# Exercise goal
A full, exact copy of the listing is needed, with images omitted.

# Dataset section
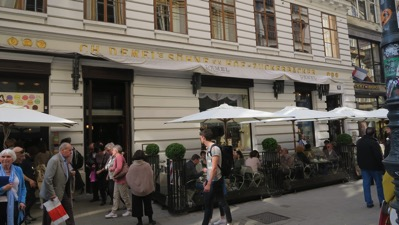 Cafe Demel
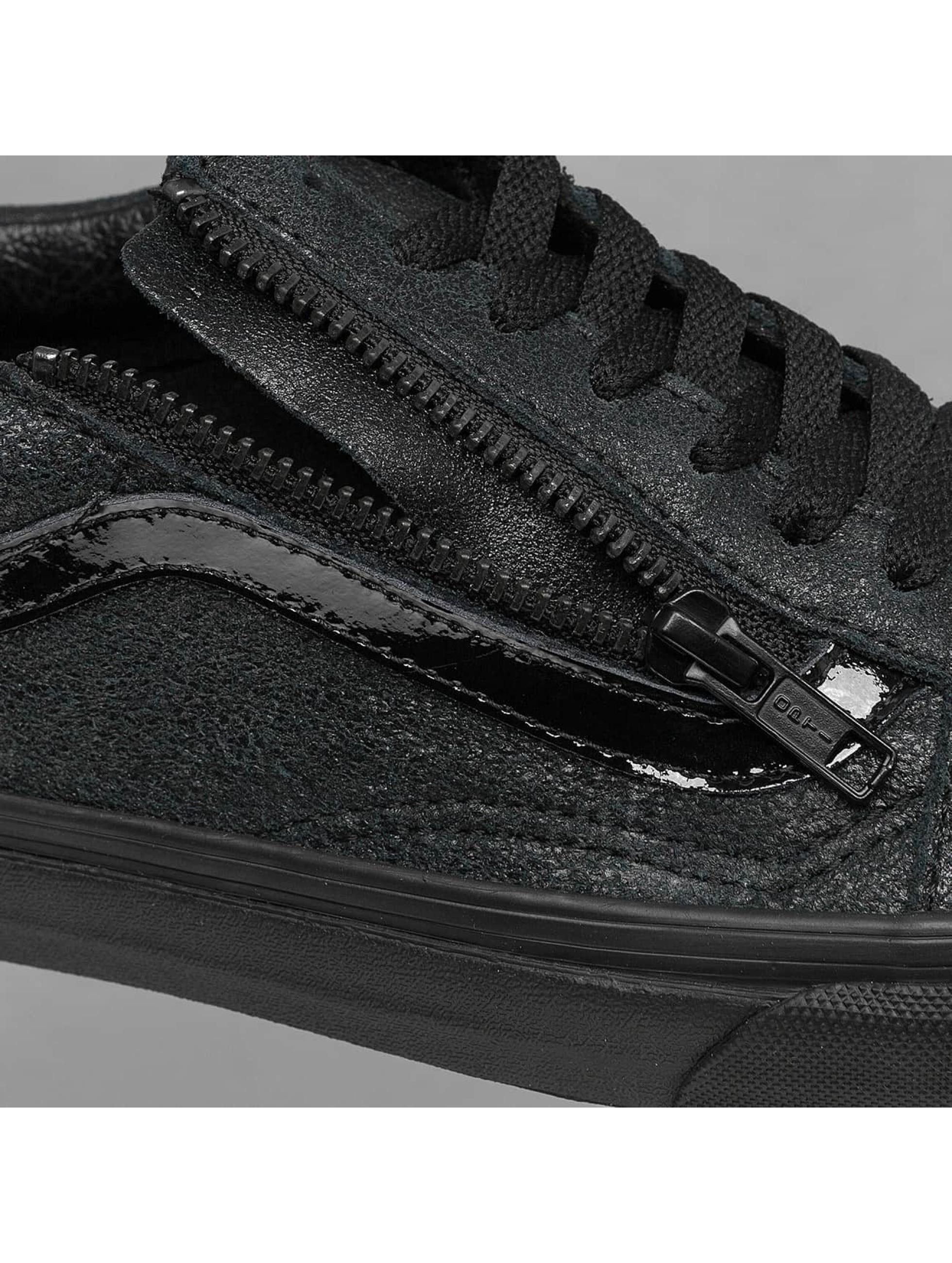 Vans Sneaker Old Skool Zip schwarz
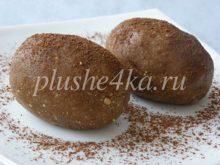 Пирожное «Картошка» из печенья и масла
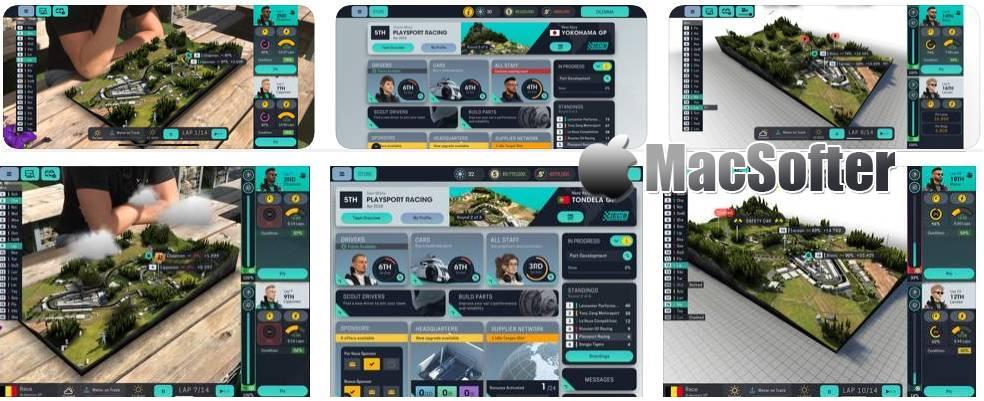 [iPhone/iPad限免] Motorsport Manager Mobile 3 : 模拟经营赛车经理游戏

# Your solution
 Cafe Demel
 Vans Sneaker Old Skool Zip schwarz
 Пирожное «Картошка» из печенья и масла
 [iPhone/iPad限免] Motorsport Manager Mobile 3 : 模拟经营赛车经理游戏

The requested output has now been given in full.